Direttamente dalla luna, la sera di giovedì 28 novembre Luigi Cinque e la sua Hypertext O’rchestra sono atterrati sul palco del Teatro Studio Borgna – Auditorium Parco della Musica. Dal titolo “Il jazz visto dalla luna”, abbiamo assistito ad uno spettacolo-racconto, un vero e proprio sguardo disincantato sulla storia del Novecento all’insegna della contaminazione, inconfondibile cifra stilistica del jazz. Luigi Cinque, polistrumentista compositore e regista, è l’inventore e propositore della musica transgenica con la Hypertext O’rchestra; quest’ultima è composta da musicisti molto diversi tra loro, uniti dalla passione e dal desiderio di esprimersi attraverso questa forma d’arte.

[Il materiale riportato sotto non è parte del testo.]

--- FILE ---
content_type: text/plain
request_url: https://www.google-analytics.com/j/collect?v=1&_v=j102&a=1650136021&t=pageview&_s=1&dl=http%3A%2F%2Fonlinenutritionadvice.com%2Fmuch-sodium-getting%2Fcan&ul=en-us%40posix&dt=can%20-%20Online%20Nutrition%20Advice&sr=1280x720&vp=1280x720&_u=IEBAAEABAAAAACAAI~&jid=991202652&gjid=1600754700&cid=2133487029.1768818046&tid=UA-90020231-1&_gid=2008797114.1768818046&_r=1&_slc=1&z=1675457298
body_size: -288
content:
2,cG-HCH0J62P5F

Alla voce c’era la strabiliante Petra Magoni che, muovendosi come una menade, è riuscita a tenere sempre accesa l’attenzione del pubblico; al suo fianco il senegalese Badara Seck, la profonda e inconfondibile voce africana del gruppo; al pianoforte e alla fisarmonica Antonello Salis e alla tastiera Riccardo Fassi; Alfio Antico alla voce e alle percussioni e Alessandro Santacaterina, il più giovane del gruppo, alla chitarra battente. A impressionare maggiormente la serata è stato il visionario ed ipnotico contrabbassista e multi-strumentista Adam Ben Ezra; con lui il contrabbasso ha acquistato un nuovo ruolo, da strumento di sottofondo e accompagnamento a vero ed unico protagonista, solista e virtuoso. Affascinante e inusuale, Adam Ben Ezra è riuscito a creare atmosfere sonore uniche con sfumature di jazz, rock e word music.
Non solo musica ma il jazz in tutte le sue forme, come sentimento oltre che espressione
«Hanno chiamato il Novecento l’età dell’ansia ma avrebbero dovuto chiamarla il secolo del blues… Questa sindrome moderna era la norma per i coltivatori di cotone e per i lavoratori stagionali che un secolo fa vivevano del delta del Mississipi». Queste sono le parole di Alan Lomax che il polistrumentista Luigi Cinque ha voluto leggere ai suoi spettatori durante lo spettacolo. Non solo musica, dunque, ma il jazz in tutte le sue forme, come sentimento oltre che espressione; perché parlare di questo genere non è mai facile, in quanto si tratta di quel particolare linguaggio nato in un preciso luogo, New Orleans, dalla contaminazione e fusione di etnie, di visioni e percezioni del mondo differenti.
E quando al jazz si uniscono la musica classica europea, quella tradizionale etnica, il rock, le nuove espressioni tecnoacustiche e il canto mediterraneo si ha quell’arcobaleno sonoro chiamato Hypertext O’rchestra. Musica come sentimento, dunque, che brucia da dentro e che deve per forza fuoriuscire. Questo è stato ciò che è arrivato a chi, in silenzio, stava ad ascoltare. Un sentimento che non veniva solo trasmesso ma che lo spettatore riusciva quasi ad interiorizzare e captare fisicamente: impossibile non muovere neanche un dito. L’orchestra è andata ad indagare nuovi sentieri attraversando in modo inedito stilemi e generi. Imprevedibile e inafferrabile, versatile e senza una precisa direzione da seguire.
L’orchestra è andata ad indagare nuovi sentieri attraversando in modo inedito stilemi e generi
Il disorientamento dello spettatore sembrava voluto dagli artisti stessi ed è servito per poter cogliere fino in fondo il senso del concerto stesso: riuscire ad andare oltre la musica fine a sé stessa, oltre i confini. La pazzia che brulica sul palco si ripercuote negli spettatori che non si lasciano trasportare, ma che acquistano coscienza e consapevolezza; dall’istintiva risata si arriva, in un secondo momento, ad una profonda riflessione. Senza forma e senza prove, la Hypertext O’rchestra ha dimostrato che un mondo altro può esserci, che la musica è un inspiegabile bisogno innato dell’uomo. Bisogna lasciarsi andare e guardare la musica da un diverso punto di vista, alto e distaccato, come dalla luna e come quello della Hypertext O’rchestra; quest’ultima è veramente in grado di vedere e sentire tutto ciò che comunemente su questa terra non si riesce a vedere o a cui si rimane semplicemente indifferenti.